An adult bone marrow transplant service for hematologic malignancies has also been established at University Hospital. Frank Smith, MD, serves as interim director; a permanent director for the program and two additional medical oncologists who specialize in treating blood diseases are currently being recruited. The program fills a gap in adult care offerings and will bring new clinical trials for hematologic malignancies to Cincinnati.
A new adult survivorship program is also being established in collaboration with Cincinnati Children’s Hospital Medical Center, which has a nationally recognized program to support childhood cancer survivors into adulthood. Jonathan Tolentino, MD, a UC primary care physician, is conducting survivorship research with colleagues at Cincinnati Children’s.
"Building a top-notch adult cancer program benefits residents through direct patient care but also benefits the community at large through job creation and advancement of science,” adds Atweh, who also serves as Koch Chair and professor of internal medicine at the UC College of Medicine.
Fellowship Training Revamped
The hematology oncology fellowship
has been revamped with the specific aim of creating top-notch medical oncologists who are equipped with the skills—and desire—to pursue careers in academic medicine. The program has also expanded from nine to 12 fellows for the 2012 year in response to the American Society for Clinical Oncology’s prediction that by 2020 the demand for oncology services will outpace the supply of oncologists.

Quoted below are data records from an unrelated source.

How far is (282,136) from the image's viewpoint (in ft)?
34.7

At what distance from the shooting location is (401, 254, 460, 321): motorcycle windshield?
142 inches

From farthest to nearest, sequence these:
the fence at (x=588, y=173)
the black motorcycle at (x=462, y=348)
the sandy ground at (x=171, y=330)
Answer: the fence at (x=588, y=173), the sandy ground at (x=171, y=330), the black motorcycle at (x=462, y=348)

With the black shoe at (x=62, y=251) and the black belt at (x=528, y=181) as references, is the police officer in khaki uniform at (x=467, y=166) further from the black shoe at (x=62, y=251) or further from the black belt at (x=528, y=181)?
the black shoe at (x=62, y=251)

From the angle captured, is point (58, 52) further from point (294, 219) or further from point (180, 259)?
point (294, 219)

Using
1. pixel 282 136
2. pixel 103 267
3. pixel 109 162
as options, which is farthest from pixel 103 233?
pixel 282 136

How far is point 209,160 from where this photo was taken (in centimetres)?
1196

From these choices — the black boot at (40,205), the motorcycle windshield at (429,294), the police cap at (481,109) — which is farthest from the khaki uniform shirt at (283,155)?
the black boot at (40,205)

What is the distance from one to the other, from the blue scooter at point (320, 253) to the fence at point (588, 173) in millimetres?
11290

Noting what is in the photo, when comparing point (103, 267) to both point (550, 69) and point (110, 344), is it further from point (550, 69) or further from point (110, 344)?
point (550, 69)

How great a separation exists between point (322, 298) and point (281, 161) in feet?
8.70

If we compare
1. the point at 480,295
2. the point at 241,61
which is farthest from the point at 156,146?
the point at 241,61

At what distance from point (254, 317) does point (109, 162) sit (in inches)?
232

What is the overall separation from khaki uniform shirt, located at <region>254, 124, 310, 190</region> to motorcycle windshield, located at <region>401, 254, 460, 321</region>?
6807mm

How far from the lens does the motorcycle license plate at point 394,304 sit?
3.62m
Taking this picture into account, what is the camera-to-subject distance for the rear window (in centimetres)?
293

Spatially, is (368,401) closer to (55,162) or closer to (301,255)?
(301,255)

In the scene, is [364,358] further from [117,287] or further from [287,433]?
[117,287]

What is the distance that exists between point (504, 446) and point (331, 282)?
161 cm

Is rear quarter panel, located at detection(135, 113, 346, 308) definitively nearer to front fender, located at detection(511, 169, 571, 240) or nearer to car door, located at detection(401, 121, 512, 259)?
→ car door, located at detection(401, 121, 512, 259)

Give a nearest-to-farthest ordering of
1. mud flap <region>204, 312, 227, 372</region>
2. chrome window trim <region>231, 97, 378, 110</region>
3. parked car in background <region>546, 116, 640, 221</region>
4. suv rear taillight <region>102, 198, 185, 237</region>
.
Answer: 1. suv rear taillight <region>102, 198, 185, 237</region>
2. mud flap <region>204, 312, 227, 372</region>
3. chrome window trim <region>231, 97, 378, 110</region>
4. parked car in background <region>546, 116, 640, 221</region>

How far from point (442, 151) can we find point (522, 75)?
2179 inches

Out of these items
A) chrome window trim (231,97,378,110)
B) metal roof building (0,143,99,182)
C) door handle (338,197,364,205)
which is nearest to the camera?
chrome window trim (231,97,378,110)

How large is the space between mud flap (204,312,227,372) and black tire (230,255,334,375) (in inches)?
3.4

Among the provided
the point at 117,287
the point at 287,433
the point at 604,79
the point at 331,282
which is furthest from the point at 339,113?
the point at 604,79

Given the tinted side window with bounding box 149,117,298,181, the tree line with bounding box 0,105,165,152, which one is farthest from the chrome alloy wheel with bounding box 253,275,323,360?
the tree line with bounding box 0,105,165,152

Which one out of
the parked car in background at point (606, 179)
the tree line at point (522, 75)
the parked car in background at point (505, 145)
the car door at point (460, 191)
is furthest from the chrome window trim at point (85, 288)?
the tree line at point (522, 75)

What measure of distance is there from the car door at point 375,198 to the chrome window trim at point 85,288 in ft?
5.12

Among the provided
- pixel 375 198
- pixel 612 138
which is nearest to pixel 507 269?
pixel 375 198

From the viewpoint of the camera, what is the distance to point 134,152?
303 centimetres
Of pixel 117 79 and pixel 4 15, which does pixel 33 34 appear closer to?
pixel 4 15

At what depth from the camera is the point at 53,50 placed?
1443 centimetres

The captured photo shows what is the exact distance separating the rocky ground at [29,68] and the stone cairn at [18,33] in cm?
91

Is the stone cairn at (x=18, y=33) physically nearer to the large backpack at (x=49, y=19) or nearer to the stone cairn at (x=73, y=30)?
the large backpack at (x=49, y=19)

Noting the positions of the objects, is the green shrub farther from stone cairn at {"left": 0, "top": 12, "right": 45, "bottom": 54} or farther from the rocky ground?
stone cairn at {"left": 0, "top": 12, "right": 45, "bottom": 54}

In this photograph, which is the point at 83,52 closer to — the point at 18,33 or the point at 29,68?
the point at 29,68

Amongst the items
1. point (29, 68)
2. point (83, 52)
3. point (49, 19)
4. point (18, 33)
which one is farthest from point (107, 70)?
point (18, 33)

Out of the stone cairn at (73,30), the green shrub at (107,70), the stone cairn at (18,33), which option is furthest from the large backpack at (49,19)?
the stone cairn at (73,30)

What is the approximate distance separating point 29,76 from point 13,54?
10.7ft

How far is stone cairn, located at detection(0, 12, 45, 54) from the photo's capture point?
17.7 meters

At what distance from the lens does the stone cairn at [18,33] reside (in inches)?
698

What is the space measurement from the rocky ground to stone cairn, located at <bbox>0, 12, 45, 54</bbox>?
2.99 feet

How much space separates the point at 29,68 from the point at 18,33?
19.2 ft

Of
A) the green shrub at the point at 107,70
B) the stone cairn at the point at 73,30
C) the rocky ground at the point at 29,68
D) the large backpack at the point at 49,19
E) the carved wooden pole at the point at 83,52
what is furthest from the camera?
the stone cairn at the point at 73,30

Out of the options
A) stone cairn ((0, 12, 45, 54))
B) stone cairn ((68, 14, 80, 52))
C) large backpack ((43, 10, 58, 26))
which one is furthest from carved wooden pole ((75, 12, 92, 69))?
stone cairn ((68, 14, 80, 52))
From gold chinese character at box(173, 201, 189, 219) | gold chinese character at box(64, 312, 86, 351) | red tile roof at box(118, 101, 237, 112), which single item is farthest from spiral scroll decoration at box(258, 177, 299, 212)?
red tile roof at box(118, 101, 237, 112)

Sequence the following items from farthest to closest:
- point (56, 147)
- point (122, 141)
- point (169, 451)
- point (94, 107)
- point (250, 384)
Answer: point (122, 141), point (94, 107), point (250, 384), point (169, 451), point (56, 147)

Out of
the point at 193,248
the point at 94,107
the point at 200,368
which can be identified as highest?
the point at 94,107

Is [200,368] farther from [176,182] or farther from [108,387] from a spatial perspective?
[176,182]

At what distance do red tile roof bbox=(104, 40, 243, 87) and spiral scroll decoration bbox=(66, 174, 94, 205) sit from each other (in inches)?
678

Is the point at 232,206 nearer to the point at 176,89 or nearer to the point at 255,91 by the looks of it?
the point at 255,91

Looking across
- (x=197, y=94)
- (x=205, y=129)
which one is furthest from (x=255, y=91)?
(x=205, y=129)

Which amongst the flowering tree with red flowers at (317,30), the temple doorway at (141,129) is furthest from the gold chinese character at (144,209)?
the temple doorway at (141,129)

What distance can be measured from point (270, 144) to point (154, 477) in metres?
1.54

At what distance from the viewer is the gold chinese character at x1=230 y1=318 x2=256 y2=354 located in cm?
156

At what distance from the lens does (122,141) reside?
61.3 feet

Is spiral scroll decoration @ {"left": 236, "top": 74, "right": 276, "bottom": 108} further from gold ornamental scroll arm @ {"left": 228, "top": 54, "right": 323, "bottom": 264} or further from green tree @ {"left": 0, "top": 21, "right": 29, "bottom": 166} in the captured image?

"For the past two years, we have made an aggressive effort to recruit additional hematology oncology faculty—particularly senior-level people like Rixe, and John Morris, MD—who can serve as mentors to our fellows,” adds Atweh.
Former chief hematology oncology fellow Shalaan Beg, MD, says this shift to focus on both patient care and translational research made his fellowship experience more intellectually stimulating and engaging.
"It’s one thing to be told how to set up a clinical trial—it’s a much more valuable experience to be a part of the process from start to finish, which is what the new fellowship program allowed me to do,” says Beg. "The fellowship program has a higher prestige than it did just a few years ago. Cincinnati is on the cancer radar at oncology meetings now.”